▼▼▼
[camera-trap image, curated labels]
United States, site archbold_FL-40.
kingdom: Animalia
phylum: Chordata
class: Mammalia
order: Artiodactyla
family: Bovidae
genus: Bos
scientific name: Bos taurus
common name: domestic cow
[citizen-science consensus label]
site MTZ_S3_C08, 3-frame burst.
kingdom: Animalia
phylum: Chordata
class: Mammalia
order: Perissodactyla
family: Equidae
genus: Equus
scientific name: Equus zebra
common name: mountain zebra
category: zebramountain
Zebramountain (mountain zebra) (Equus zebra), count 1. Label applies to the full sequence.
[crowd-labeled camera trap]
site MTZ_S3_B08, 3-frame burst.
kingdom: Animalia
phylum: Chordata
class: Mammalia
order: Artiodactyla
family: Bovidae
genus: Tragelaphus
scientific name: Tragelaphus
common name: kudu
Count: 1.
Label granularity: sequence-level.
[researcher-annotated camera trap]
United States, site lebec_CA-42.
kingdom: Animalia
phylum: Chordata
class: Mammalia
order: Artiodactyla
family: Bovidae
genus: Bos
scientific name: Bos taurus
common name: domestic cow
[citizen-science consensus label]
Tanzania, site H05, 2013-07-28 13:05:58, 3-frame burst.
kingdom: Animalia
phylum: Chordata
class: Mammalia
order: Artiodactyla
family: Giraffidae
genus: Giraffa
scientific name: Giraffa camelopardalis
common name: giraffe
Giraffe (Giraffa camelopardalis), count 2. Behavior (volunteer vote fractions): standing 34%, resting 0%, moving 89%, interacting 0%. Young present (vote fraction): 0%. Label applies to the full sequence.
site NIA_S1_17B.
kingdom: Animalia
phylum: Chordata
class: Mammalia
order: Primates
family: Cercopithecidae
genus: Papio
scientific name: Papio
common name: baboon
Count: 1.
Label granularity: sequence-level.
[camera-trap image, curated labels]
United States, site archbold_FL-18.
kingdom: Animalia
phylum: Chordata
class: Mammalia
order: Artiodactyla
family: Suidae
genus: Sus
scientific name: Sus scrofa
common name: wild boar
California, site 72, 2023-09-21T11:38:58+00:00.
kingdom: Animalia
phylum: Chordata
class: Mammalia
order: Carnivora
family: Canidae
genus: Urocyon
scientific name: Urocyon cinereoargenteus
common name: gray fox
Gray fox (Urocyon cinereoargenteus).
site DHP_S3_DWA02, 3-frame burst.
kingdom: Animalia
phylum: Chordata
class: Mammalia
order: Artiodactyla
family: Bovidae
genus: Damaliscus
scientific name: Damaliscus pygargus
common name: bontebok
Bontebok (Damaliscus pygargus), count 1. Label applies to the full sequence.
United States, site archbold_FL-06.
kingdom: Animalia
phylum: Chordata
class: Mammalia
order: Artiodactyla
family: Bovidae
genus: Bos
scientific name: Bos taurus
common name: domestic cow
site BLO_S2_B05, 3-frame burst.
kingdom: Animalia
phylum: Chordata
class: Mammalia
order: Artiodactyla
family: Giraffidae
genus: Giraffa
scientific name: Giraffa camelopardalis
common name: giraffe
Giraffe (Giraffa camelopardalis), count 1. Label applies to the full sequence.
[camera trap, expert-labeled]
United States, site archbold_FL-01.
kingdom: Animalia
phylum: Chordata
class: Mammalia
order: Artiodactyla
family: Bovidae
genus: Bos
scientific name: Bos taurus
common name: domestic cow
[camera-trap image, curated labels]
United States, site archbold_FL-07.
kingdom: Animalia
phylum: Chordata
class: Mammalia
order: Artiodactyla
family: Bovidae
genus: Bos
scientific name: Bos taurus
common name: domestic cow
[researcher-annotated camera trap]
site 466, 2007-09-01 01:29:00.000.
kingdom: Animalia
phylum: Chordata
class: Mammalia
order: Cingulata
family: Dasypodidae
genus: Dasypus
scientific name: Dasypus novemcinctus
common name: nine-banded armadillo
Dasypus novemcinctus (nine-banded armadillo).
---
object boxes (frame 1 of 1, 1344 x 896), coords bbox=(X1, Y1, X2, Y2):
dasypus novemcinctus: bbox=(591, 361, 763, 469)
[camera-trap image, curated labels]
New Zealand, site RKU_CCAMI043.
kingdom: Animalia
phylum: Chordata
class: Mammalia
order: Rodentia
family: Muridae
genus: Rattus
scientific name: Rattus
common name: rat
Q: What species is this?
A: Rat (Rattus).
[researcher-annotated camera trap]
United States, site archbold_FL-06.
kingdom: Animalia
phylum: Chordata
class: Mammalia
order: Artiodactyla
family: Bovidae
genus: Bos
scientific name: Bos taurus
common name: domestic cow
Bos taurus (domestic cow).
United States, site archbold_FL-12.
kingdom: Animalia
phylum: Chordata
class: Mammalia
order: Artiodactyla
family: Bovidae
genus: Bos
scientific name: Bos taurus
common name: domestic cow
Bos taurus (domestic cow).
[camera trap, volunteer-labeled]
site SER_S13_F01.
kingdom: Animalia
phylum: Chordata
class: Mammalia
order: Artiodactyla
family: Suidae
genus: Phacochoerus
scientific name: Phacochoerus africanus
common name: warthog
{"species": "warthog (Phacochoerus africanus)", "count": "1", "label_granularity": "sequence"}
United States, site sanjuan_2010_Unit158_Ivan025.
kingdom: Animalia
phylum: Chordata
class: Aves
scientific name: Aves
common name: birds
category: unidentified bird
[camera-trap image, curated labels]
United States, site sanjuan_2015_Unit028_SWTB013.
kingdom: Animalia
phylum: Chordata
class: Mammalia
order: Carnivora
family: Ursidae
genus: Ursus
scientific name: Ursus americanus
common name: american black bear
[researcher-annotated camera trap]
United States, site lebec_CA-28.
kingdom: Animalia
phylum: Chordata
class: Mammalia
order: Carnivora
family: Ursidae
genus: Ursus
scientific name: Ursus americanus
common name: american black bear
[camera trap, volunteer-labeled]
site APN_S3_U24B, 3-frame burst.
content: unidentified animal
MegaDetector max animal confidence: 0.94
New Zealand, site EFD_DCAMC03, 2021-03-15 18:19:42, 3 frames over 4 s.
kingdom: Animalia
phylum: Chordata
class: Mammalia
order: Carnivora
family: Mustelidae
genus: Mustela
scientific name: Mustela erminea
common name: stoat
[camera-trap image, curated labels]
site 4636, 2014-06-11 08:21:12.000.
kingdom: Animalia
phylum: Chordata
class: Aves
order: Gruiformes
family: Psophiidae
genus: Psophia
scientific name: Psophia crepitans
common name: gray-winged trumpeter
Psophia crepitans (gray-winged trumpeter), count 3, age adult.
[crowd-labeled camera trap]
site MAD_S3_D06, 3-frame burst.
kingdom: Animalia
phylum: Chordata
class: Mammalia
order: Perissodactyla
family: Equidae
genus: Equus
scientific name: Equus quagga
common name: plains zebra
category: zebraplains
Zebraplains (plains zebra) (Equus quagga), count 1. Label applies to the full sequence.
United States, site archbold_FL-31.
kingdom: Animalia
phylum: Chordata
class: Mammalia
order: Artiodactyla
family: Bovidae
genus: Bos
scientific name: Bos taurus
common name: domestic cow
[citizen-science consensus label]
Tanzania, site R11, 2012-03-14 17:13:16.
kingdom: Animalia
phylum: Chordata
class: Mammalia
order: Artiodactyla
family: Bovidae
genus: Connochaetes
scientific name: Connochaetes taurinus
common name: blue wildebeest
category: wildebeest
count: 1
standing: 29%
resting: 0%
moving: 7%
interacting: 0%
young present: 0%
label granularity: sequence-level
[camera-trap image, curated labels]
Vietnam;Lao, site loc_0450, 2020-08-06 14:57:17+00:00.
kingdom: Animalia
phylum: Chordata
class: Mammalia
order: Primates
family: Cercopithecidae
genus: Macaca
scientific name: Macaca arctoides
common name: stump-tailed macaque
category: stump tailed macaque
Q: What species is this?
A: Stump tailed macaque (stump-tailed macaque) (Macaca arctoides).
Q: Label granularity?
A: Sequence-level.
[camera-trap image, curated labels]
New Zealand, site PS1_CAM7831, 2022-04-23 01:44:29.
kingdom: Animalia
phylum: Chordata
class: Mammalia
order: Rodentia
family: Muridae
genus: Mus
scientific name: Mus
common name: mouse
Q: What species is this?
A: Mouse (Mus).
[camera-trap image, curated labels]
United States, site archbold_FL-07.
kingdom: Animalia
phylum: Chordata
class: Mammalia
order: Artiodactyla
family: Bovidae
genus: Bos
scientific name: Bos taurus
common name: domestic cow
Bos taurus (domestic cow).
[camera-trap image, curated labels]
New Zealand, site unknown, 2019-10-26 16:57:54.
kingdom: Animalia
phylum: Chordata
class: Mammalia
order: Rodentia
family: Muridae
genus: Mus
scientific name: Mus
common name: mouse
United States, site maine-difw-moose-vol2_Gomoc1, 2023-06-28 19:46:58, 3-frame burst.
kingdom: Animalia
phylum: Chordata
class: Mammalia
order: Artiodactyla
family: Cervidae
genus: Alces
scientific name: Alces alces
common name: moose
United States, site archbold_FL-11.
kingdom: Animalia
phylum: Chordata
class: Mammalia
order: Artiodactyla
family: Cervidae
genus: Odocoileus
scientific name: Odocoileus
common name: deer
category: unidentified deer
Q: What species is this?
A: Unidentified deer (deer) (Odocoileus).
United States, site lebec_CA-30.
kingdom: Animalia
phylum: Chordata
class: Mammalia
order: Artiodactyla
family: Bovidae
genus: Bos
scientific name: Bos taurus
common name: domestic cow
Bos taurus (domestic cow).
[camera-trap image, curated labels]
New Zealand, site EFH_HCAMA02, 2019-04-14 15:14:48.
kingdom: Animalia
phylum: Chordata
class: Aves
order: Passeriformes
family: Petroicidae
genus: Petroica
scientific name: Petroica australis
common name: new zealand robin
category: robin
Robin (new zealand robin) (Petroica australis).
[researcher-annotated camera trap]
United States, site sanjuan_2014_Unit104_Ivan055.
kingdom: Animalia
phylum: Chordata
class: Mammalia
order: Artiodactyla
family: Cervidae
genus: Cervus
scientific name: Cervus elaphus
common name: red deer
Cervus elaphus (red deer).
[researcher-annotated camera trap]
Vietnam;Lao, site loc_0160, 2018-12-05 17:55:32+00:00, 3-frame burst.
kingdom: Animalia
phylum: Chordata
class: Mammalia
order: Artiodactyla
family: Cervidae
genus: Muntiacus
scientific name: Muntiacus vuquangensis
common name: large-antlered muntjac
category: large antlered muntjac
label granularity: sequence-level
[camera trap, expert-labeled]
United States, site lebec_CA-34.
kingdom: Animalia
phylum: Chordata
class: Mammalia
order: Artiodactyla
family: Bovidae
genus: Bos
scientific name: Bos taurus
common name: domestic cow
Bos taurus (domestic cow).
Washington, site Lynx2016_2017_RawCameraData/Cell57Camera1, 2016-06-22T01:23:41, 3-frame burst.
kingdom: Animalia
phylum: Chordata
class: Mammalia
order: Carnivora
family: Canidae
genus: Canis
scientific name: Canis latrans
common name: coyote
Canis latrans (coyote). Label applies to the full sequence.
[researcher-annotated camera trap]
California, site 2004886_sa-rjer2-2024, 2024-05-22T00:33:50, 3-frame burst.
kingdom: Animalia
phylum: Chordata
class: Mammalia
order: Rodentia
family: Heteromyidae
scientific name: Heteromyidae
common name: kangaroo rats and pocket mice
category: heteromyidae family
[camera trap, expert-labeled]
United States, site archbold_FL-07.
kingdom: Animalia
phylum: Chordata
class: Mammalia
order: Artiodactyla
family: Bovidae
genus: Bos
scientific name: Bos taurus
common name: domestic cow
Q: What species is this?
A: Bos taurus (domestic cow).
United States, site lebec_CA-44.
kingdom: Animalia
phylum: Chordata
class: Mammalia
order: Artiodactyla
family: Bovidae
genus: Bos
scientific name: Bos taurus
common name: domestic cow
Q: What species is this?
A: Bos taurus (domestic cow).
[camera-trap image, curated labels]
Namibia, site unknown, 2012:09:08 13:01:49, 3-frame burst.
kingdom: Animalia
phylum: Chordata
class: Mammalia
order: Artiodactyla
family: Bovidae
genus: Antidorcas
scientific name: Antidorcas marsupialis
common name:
▲▲▲
§ Work to complete
Only the lines from the beginning of the entries through the line bearing "common name: mountain zebra" should be returned, each exactly as written.

§ Response below
[camera-trap image, curated labels]
United States, site archbold_FL-40.
kingdom: Animalia
phylum: Chordata
class: Mammalia
order: Artiodactyla
family: Bovidae
genus: Bos
scientific name: Bos taurus
common name: domestic cow
[citizen-science consensus label]
site MTZ_S3_C08, 3-frame burst.
kingdom: Animalia
phylum: Chordata
class: Mammalia
order: Perissodactyla
family: Equidae
genus: Equus
scientific name: Equus zebra
common name: mountain zebra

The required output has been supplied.